Azerbaijani and Turkish leaders are planning a celebratory summit to commemorate Baku’s victory over Karabakh. During the summit, they intend to hold a groundbreaking ceremony for a new natural gas pipeline and open a modernized Azerbaijani military complex. Meanwhile, Armenia is preparing to welcome a new wave of refugees from the enclave. 

Armenia prepared Monday to welcome a new flood of Nagorno-Karabakh refugees. At the same time, the leaders of Azerbaijan and ally Turkey were set to hold a celebratory summit marking Baku’s victory over the rebel enclave.

Several days after the fighting, the first refugees from the breakaway state arrived in Armenia on Sunday and a total of 2,906 have so far entered the country, the Armenian government said in a statement on Monday

Azerbaijan’s President Ilham Aliyev intended to cement his victory by flying to his country’s western exclave of Nakhichevan for talks Monday with Turkish President Recep Tayyip Erdoğan, his most important regional ally.
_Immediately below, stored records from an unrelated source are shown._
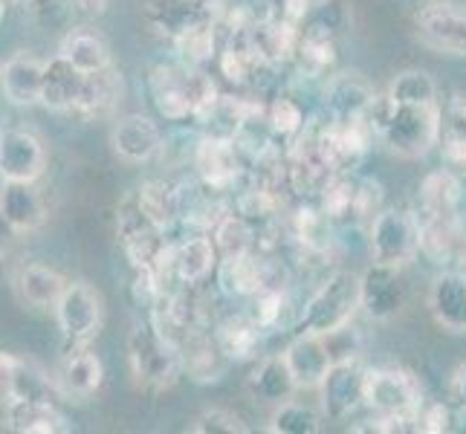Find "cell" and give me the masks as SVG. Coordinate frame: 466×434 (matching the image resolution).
Returning a JSON list of instances; mask_svg holds the SVG:
<instances>
[{
    "label": "cell",
    "instance_id": "56",
    "mask_svg": "<svg viewBox=\"0 0 466 434\" xmlns=\"http://www.w3.org/2000/svg\"><path fill=\"white\" fill-rule=\"evenodd\" d=\"M15 4H29V0H15Z\"/></svg>",
    "mask_w": 466,
    "mask_h": 434
},
{
    "label": "cell",
    "instance_id": "37",
    "mask_svg": "<svg viewBox=\"0 0 466 434\" xmlns=\"http://www.w3.org/2000/svg\"><path fill=\"white\" fill-rule=\"evenodd\" d=\"M218 41H220L218 21H200L195 26L183 29L171 44L183 64H188V67H203V64L218 58V53H220Z\"/></svg>",
    "mask_w": 466,
    "mask_h": 434
},
{
    "label": "cell",
    "instance_id": "36",
    "mask_svg": "<svg viewBox=\"0 0 466 434\" xmlns=\"http://www.w3.org/2000/svg\"><path fill=\"white\" fill-rule=\"evenodd\" d=\"M441 154L449 166H466V96L441 105Z\"/></svg>",
    "mask_w": 466,
    "mask_h": 434
},
{
    "label": "cell",
    "instance_id": "51",
    "mask_svg": "<svg viewBox=\"0 0 466 434\" xmlns=\"http://www.w3.org/2000/svg\"><path fill=\"white\" fill-rule=\"evenodd\" d=\"M452 399H455L458 409L466 411V365H461L452 377Z\"/></svg>",
    "mask_w": 466,
    "mask_h": 434
},
{
    "label": "cell",
    "instance_id": "4",
    "mask_svg": "<svg viewBox=\"0 0 466 434\" xmlns=\"http://www.w3.org/2000/svg\"><path fill=\"white\" fill-rule=\"evenodd\" d=\"M127 359L137 382L146 389H171L183 374V350L157 330L151 318H142L127 333Z\"/></svg>",
    "mask_w": 466,
    "mask_h": 434
},
{
    "label": "cell",
    "instance_id": "35",
    "mask_svg": "<svg viewBox=\"0 0 466 434\" xmlns=\"http://www.w3.org/2000/svg\"><path fill=\"white\" fill-rule=\"evenodd\" d=\"M137 197H139L142 212H146L154 227H159L163 232H168L174 223H180L183 206H180V188L177 186L166 180H148L137 188Z\"/></svg>",
    "mask_w": 466,
    "mask_h": 434
},
{
    "label": "cell",
    "instance_id": "39",
    "mask_svg": "<svg viewBox=\"0 0 466 434\" xmlns=\"http://www.w3.org/2000/svg\"><path fill=\"white\" fill-rule=\"evenodd\" d=\"M391 102L397 105H435L438 102V85L435 78L423 70H403L391 78L389 90Z\"/></svg>",
    "mask_w": 466,
    "mask_h": 434
},
{
    "label": "cell",
    "instance_id": "24",
    "mask_svg": "<svg viewBox=\"0 0 466 434\" xmlns=\"http://www.w3.org/2000/svg\"><path fill=\"white\" fill-rule=\"evenodd\" d=\"M218 67L223 76H227V82L240 85V87L252 85L255 76L261 70H269L264 58L258 56V50H255V44L249 41L247 26L227 32V38H223V46L218 53Z\"/></svg>",
    "mask_w": 466,
    "mask_h": 434
},
{
    "label": "cell",
    "instance_id": "46",
    "mask_svg": "<svg viewBox=\"0 0 466 434\" xmlns=\"http://www.w3.org/2000/svg\"><path fill=\"white\" fill-rule=\"evenodd\" d=\"M191 431H198V434H244L247 426L229 409H208L198 417Z\"/></svg>",
    "mask_w": 466,
    "mask_h": 434
},
{
    "label": "cell",
    "instance_id": "45",
    "mask_svg": "<svg viewBox=\"0 0 466 434\" xmlns=\"http://www.w3.org/2000/svg\"><path fill=\"white\" fill-rule=\"evenodd\" d=\"M313 0H261V18L276 21V24H290L301 26Z\"/></svg>",
    "mask_w": 466,
    "mask_h": 434
},
{
    "label": "cell",
    "instance_id": "52",
    "mask_svg": "<svg viewBox=\"0 0 466 434\" xmlns=\"http://www.w3.org/2000/svg\"><path fill=\"white\" fill-rule=\"evenodd\" d=\"M70 6L76 12L82 15H90V18H96V15H102L107 9V0H70Z\"/></svg>",
    "mask_w": 466,
    "mask_h": 434
},
{
    "label": "cell",
    "instance_id": "2",
    "mask_svg": "<svg viewBox=\"0 0 466 434\" xmlns=\"http://www.w3.org/2000/svg\"><path fill=\"white\" fill-rule=\"evenodd\" d=\"M148 90L157 114L168 122L195 119L198 125L208 116L220 102L218 85L203 67H188V64H157L148 76Z\"/></svg>",
    "mask_w": 466,
    "mask_h": 434
},
{
    "label": "cell",
    "instance_id": "6",
    "mask_svg": "<svg viewBox=\"0 0 466 434\" xmlns=\"http://www.w3.org/2000/svg\"><path fill=\"white\" fill-rule=\"evenodd\" d=\"M53 310L67 353L87 348V342L102 328V296L85 281H67Z\"/></svg>",
    "mask_w": 466,
    "mask_h": 434
},
{
    "label": "cell",
    "instance_id": "1",
    "mask_svg": "<svg viewBox=\"0 0 466 434\" xmlns=\"http://www.w3.org/2000/svg\"><path fill=\"white\" fill-rule=\"evenodd\" d=\"M365 119L374 136L397 156H426L441 139V102L435 105H397L389 93H377Z\"/></svg>",
    "mask_w": 466,
    "mask_h": 434
},
{
    "label": "cell",
    "instance_id": "49",
    "mask_svg": "<svg viewBox=\"0 0 466 434\" xmlns=\"http://www.w3.org/2000/svg\"><path fill=\"white\" fill-rule=\"evenodd\" d=\"M452 429V411L446 403H423L420 409V434H443Z\"/></svg>",
    "mask_w": 466,
    "mask_h": 434
},
{
    "label": "cell",
    "instance_id": "15",
    "mask_svg": "<svg viewBox=\"0 0 466 434\" xmlns=\"http://www.w3.org/2000/svg\"><path fill=\"white\" fill-rule=\"evenodd\" d=\"M110 145L125 163H148L154 154L163 151V131L151 116L131 114L116 119L114 131H110Z\"/></svg>",
    "mask_w": 466,
    "mask_h": 434
},
{
    "label": "cell",
    "instance_id": "8",
    "mask_svg": "<svg viewBox=\"0 0 466 434\" xmlns=\"http://www.w3.org/2000/svg\"><path fill=\"white\" fill-rule=\"evenodd\" d=\"M244 154L238 151L235 139H223L203 134L191 151V163L198 168L200 186L206 191H235L240 177H244Z\"/></svg>",
    "mask_w": 466,
    "mask_h": 434
},
{
    "label": "cell",
    "instance_id": "25",
    "mask_svg": "<svg viewBox=\"0 0 466 434\" xmlns=\"http://www.w3.org/2000/svg\"><path fill=\"white\" fill-rule=\"evenodd\" d=\"M461 200H463V186L458 180L455 171L438 168L426 174V180L420 183L417 191V217H458L461 212Z\"/></svg>",
    "mask_w": 466,
    "mask_h": 434
},
{
    "label": "cell",
    "instance_id": "18",
    "mask_svg": "<svg viewBox=\"0 0 466 434\" xmlns=\"http://www.w3.org/2000/svg\"><path fill=\"white\" fill-rule=\"evenodd\" d=\"M218 261L220 252L212 235L191 232L174 244V281L183 287H198L212 276V269H218Z\"/></svg>",
    "mask_w": 466,
    "mask_h": 434
},
{
    "label": "cell",
    "instance_id": "23",
    "mask_svg": "<svg viewBox=\"0 0 466 434\" xmlns=\"http://www.w3.org/2000/svg\"><path fill=\"white\" fill-rule=\"evenodd\" d=\"M290 64L301 78H330L336 67V38L313 24H301Z\"/></svg>",
    "mask_w": 466,
    "mask_h": 434
},
{
    "label": "cell",
    "instance_id": "12",
    "mask_svg": "<svg viewBox=\"0 0 466 434\" xmlns=\"http://www.w3.org/2000/svg\"><path fill=\"white\" fill-rule=\"evenodd\" d=\"M46 168L44 142L24 127L0 131V180L35 183Z\"/></svg>",
    "mask_w": 466,
    "mask_h": 434
},
{
    "label": "cell",
    "instance_id": "43",
    "mask_svg": "<svg viewBox=\"0 0 466 434\" xmlns=\"http://www.w3.org/2000/svg\"><path fill=\"white\" fill-rule=\"evenodd\" d=\"M304 24H313L319 29H325L333 38L345 35L353 24L350 0H313V6L308 12V18H304Z\"/></svg>",
    "mask_w": 466,
    "mask_h": 434
},
{
    "label": "cell",
    "instance_id": "17",
    "mask_svg": "<svg viewBox=\"0 0 466 434\" xmlns=\"http://www.w3.org/2000/svg\"><path fill=\"white\" fill-rule=\"evenodd\" d=\"M284 357L296 377L299 391L319 389L321 379H325L333 368V357H330L325 336H293V342L287 345Z\"/></svg>",
    "mask_w": 466,
    "mask_h": 434
},
{
    "label": "cell",
    "instance_id": "54",
    "mask_svg": "<svg viewBox=\"0 0 466 434\" xmlns=\"http://www.w3.org/2000/svg\"><path fill=\"white\" fill-rule=\"evenodd\" d=\"M4 18H6V0H0V24H4Z\"/></svg>",
    "mask_w": 466,
    "mask_h": 434
},
{
    "label": "cell",
    "instance_id": "44",
    "mask_svg": "<svg viewBox=\"0 0 466 434\" xmlns=\"http://www.w3.org/2000/svg\"><path fill=\"white\" fill-rule=\"evenodd\" d=\"M287 308V293L281 284H267L264 289L252 296V318L264 328V333H272L279 328V321Z\"/></svg>",
    "mask_w": 466,
    "mask_h": 434
},
{
    "label": "cell",
    "instance_id": "16",
    "mask_svg": "<svg viewBox=\"0 0 466 434\" xmlns=\"http://www.w3.org/2000/svg\"><path fill=\"white\" fill-rule=\"evenodd\" d=\"M142 15L168 41H174L183 29L200 21H215L212 0H146Z\"/></svg>",
    "mask_w": 466,
    "mask_h": 434
},
{
    "label": "cell",
    "instance_id": "5",
    "mask_svg": "<svg viewBox=\"0 0 466 434\" xmlns=\"http://www.w3.org/2000/svg\"><path fill=\"white\" fill-rule=\"evenodd\" d=\"M368 252L374 264L406 267L420 255V220L409 208H382L368 223Z\"/></svg>",
    "mask_w": 466,
    "mask_h": 434
},
{
    "label": "cell",
    "instance_id": "34",
    "mask_svg": "<svg viewBox=\"0 0 466 434\" xmlns=\"http://www.w3.org/2000/svg\"><path fill=\"white\" fill-rule=\"evenodd\" d=\"M15 287H18V296L21 301H26L29 308H38V310H46V308H56L64 287L67 281L61 278V272H56L53 267H44V264H26L18 278H15Z\"/></svg>",
    "mask_w": 466,
    "mask_h": 434
},
{
    "label": "cell",
    "instance_id": "11",
    "mask_svg": "<svg viewBox=\"0 0 466 434\" xmlns=\"http://www.w3.org/2000/svg\"><path fill=\"white\" fill-rule=\"evenodd\" d=\"M409 301V284L403 276V267L374 264L362 272V310L377 318L389 321L403 313Z\"/></svg>",
    "mask_w": 466,
    "mask_h": 434
},
{
    "label": "cell",
    "instance_id": "53",
    "mask_svg": "<svg viewBox=\"0 0 466 434\" xmlns=\"http://www.w3.org/2000/svg\"><path fill=\"white\" fill-rule=\"evenodd\" d=\"M452 264H461L466 269V227H463V223H461V235H458V247H455Z\"/></svg>",
    "mask_w": 466,
    "mask_h": 434
},
{
    "label": "cell",
    "instance_id": "30",
    "mask_svg": "<svg viewBox=\"0 0 466 434\" xmlns=\"http://www.w3.org/2000/svg\"><path fill=\"white\" fill-rule=\"evenodd\" d=\"M249 41L255 44V50L264 58L267 67H281V64H290L296 44H299V26L290 24H276L267 18H252L247 26Z\"/></svg>",
    "mask_w": 466,
    "mask_h": 434
},
{
    "label": "cell",
    "instance_id": "27",
    "mask_svg": "<svg viewBox=\"0 0 466 434\" xmlns=\"http://www.w3.org/2000/svg\"><path fill=\"white\" fill-rule=\"evenodd\" d=\"M212 336H215L218 348L227 353L229 362H249V359H258L267 333L258 321L247 313V316L220 318L212 330Z\"/></svg>",
    "mask_w": 466,
    "mask_h": 434
},
{
    "label": "cell",
    "instance_id": "47",
    "mask_svg": "<svg viewBox=\"0 0 466 434\" xmlns=\"http://www.w3.org/2000/svg\"><path fill=\"white\" fill-rule=\"evenodd\" d=\"M382 186L377 180H357V197H353V220L371 223L382 212Z\"/></svg>",
    "mask_w": 466,
    "mask_h": 434
},
{
    "label": "cell",
    "instance_id": "19",
    "mask_svg": "<svg viewBox=\"0 0 466 434\" xmlns=\"http://www.w3.org/2000/svg\"><path fill=\"white\" fill-rule=\"evenodd\" d=\"M44 67H46V61L29 56V53L12 56L4 67H0V90H4L6 102L18 105V107L41 105Z\"/></svg>",
    "mask_w": 466,
    "mask_h": 434
},
{
    "label": "cell",
    "instance_id": "28",
    "mask_svg": "<svg viewBox=\"0 0 466 434\" xmlns=\"http://www.w3.org/2000/svg\"><path fill=\"white\" fill-rule=\"evenodd\" d=\"M247 389L255 399H261V403L279 406V403H287V399H293L299 385L284 353H272V357H264L255 365V371L247 379Z\"/></svg>",
    "mask_w": 466,
    "mask_h": 434
},
{
    "label": "cell",
    "instance_id": "14",
    "mask_svg": "<svg viewBox=\"0 0 466 434\" xmlns=\"http://www.w3.org/2000/svg\"><path fill=\"white\" fill-rule=\"evenodd\" d=\"M325 114L336 122H350L368 114V107L377 99L374 85L362 73H336L325 78Z\"/></svg>",
    "mask_w": 466,
    "mask_h": 434
},
{
    "label": "cell",
    "instance_id": "26",
    "mask_svg": "<svg viewBox=\"0 0 466 434\" xmlns=\"http://www.w3.org/2000/svg\"><path fill=\"white\" fill-rule=\"evenodd\" d=\"M85 90V73L76 70L67 58H50L44 67V85H41V105L58 110V114H73Z\"/></svg>",
    "mask_w": 466,
    "mask_h": 434
},
{
    "label": "cell",
    "instance_id": "22",
    "mask_svg": "<svg viewBox=\"0 0 466 434\" xmlns=\"http://www.w3.org/2000/svg\"><path fill=\"white\" fill-rule=\"evenodd\" d=\"M122 96H125V82H122V73L114 70V64L99 73H90L85 76V90H82V99H78L76 116H82L87 122L93 119H107L116 114V107L122 105Z\"/></svg>",
    "mask_w": 466,
    "mask_h": 434
},
{
    "label": "cell",
    "instance_id": "10",
    "mask_svg": "<svg viewBox=\"0 0 466 434\" xmlns=\"http://www.w3.org/2000/svg\"><path fill=\"white\" fill-rule=\"evenodd\" d=\"M365 371L360 359L333 362L328 377L321 379V411L328 420H348V417L365 406Z\"/></svg>",
    "mask_w": 466,
    "mask_h": 434
},
{
    "label": "cell",
    "instance_id": "50",
    "mask_svg": "<svg viewBox=\"0 0 466 434\" xmlns=\"http://www.w3.org/2000/svg\"><path fill=\"white\" fill-rule=\"evenodd\" d=\"M18 229H15V223L0 212V258H6V255L15 249V244H18Z\"/></svg>",
    "mask_w": 466,
    "mask_h": 434
},
{
    "label": "cell",
    "instance_id": "13",
    "mask_svg": "<svg viewBox=\"0 0 466 434\" xmlns=\"http://www.w3.org/2000/svg\"><path fill=\"white\" fill-rule=\"evenodd\" d=\"M417 38L429 50L446 56H466V9L449 4H429L414 18Z\"/></svg>",
    "mask_w": 466,
    "mask_h": 434
},
{
    "label": "cell",
    "instance_id": "21",
    "mask_svg": "<svg viewBox=\"0 0 466 434\" xmlns=\"http://www.w3.org/2000/svg\"><path fill=\"white\" fill-rule=\"evenodd\" d=\"M102 382H105V365L96 353H90L87 348L64 353V362L56 374V389L64 397L87 399L102 389Z\"/></svg>",
    "mask_w": 466,
    "mask_h": 434
},
{
    "label": "cell",
    "instance_id": "20",
    "mask_svg": "<svg viewBox=\"0 0 466 434\" xmlns=\"http://www.w3.org/2000/svg\"><path fill=\"white\" fill-rule=\"evenodd\" d=\"M429 310L441 328L466 333V272H443L429 287Z\"/></svg>",
    "mask_w": 466,
    "mask_h": 434
},
{
    "label": "cell",
    "instance_id": "33",
    "mask_svg": "<svg viewBox=\"0 0 466 434\" xmlns=\"http://www.w3.org/2000/svg\"><path fill=\"white\" fill-rule=\"evenodd\" d=\"M58 56L67 58L76 70H82L85 76L90 73H99L105 67H110V50H107V41L93 29H73L64 35L61 46H58Z\"/></svg>",
    "mask_w": 466,
    "mask_h": 434
},
{
    "label": "cell",
    "instance_id": "40",
    "mask_svg": "<svg viewBox=\"0 0 466 434\" xmlns=\"http://www.w3.org/2000/svg\"><path fill=\"white\" fill-rule=\"evenodd\" d=\"M353 197H357V180H350L348 174H336L319 191V208L330 223H348L353 220Z\"/></svg>",
    "mask_w": 466,
    "mask_h": 434
},
{
    "label": "cell",
    "instance_id": "29",
    "mask_svg": "<svg viewBox=\"0 0 466 434\" xmlns=\"http://www.w3.org/2000/svg\"><path fill=\"white\" fill-rule=\"evenodd\" d=\"M0 212L15 223L18 232H35L46 220V208L35 191V183L4 180V186H0Z\"/></svg>",
    "mask_w": 466,
    "mask_h": 434
},
{
    "label": "cell",
    "instance_id": "31",
    "mask_svg": "<svg viewBox=\"0 0 466 434\" xmlns=\"http://www.w3.org/2000/svg\"><path fill=\"white\" fill-rule=\"evenodd\" d=\"M229 365L232 362L227 359V353L218 348L215 336H206V330L191 336V339L183 345V374H188L200 385L218 382L223 374H227Z\"/></svg>",
    "mask_w": 466,
    "mask_h": 434
},
{
    "label": "cell",
    "instance_id": "55",
    "mask_svg": "<svg viewBox=\"0 0 466 434\" xmlns=\"http://www.w3.org/2000/svg\"><path fill=\"white\" fill-rule=\"evenodd\" d=\"M431 4H449V0H431Z\"/></svg>",
    "mask_w": 466,
    "mask_h": 434
},
{
    "label": "cell",
    "instance_id": "41",
    "mask_svg": "<svg viewBox=\"0 0 466 434\" xmlns=\"http://www.w3.org/2000/svg\"><path fill=\"white\" fill-rule=\"evenodd\" d=\"M269 431H276V434H319L321 417L310 406L296 403V399H287V403H279L276 411H272Z\"/></svg>",
    "mask_w": 466,
    "mask_h": 434
},
{
    "label": "cell",
    "instance_id": "42",
    "mask_svg": "<svg viewBox=\"0 0 466 434\" xmlns=\"http://www.w3.org/2000/svg\"><path fill=\"white\" fill-rule=\"evenodd\" d=\"M267 122H269L272 136L284 139V142H293L304 131L308 116H304V110L296 99H290V96H279L276 102L267 105Z\"/></svg>",
    "mask_w": 466,
    "mask_h": 434
},
{
    "label": "cell",
    "instance_id": "48",
    "mask_svg": "<svg viewBox=\"0 0 466 434\" xmlns=\"http://www.w3.org/2000/svg\"><path fill=\"white\" fill-rule=\"evenodd\" d=\"M18 371H21V357L0 350V406L15 403V385H18Z\"/></svg>",
    "mask_w": 466,
    "mask_h": 434
},
{
    "label": "cell",
    "instance_id": "3",
    "mask_svg": "<svg viewBox=\"0 0 466 434\" xmlns=\"http://www.w3.org/2000/svg\"><path fill=\"white\" fill-rule=\"evenodd\" d=\"M362 310V276L350 269H336L319 284L316 293L304 301L293 321L296 336H328L350 325Z\"/></svg>",
    "mask_w": 466,
    "mask_h": 434
},
{
    "label": "cell",
    "instance_id": "32",
    "mask_svg": "<svg viewBox=\"0 0 466 434\" xmlns=\"http://www.w3.org/2000/svg\"><path fill=\"white\" fill-rule=\"evenodd\" d=\"M9 429L18 434H61L70 431L67 417L58 411L53 399H21L9 406Z\"/></svg>",
    "mask_w": 466,
    "mask_h": 434
},
{
    "label": "cell",
    "instance_id": "7",
    "mask_svg": "<svg viewBox=\"0 0 466 434\" xmlns=\"http://www.w3.org/2000/svg\"><path fill=\"white\" fill-rule=\"evenodd\" d=\"M365 409L374 414H417L423 409V389L403 368H368Z\"/></svg>",
    "mask_w": 466,
    "mask_h": 434
},
{
    "label": "cell",
    "instance_id": "38",
    "mask_svg": "<svg viewBox=\"0 0 466 434\" xmlns=\"http://www.w3.org/2000/svg\"><path fill=\"white\" fill-rule=\"evenodd\" d=\"M212 240L220 252V258L240 255V252H258V235L252 229V220L238 215L235 208L212 229Z\"/></svg>",
    "mask_w": 466,
    "mask_h": 434
},
{
    "label": "cell",
    "instance_id": "9",
    "mask_svg": "<svg viewBox=\"0 0 466 434\" xmlns=\"http://www.w3.org/2000/svg\"><path fill=\"white\" fill-rule=\"evenodd\" d=\"M279 272L284 269L276 261L264 258L261 252L227 255L218 261V289L229 298H252L267 284H281Z\"/></svg>",
    "mask_w": 466,
    "mask_h": 434
}]
</instances>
Turkey supplied Baku with a fleet of combat drones that helped Azerbaijan claw back a chunk of the disputed Nagorno-Karabakh territory in a six-week war three years ago.

The two leaders are scheduled to hold a groundbreaking ceremony for a new natural gas pipeline and open a modernized Azerbaijani military complex, a show of Turkish force contrasting sharply with Russia’s apparent withdrawal from the region.

In nationally televised comments, the Armenian leader said the security agreements between the two countries had proved “insufficient” to protect the country, suggesting that he would seek new alliances.

Armenia is a member of the Collective Security Treaty Organization (CSTO), a Russian-dominated group comprising six post-Soviet states that had pledged to protect each other if attacked.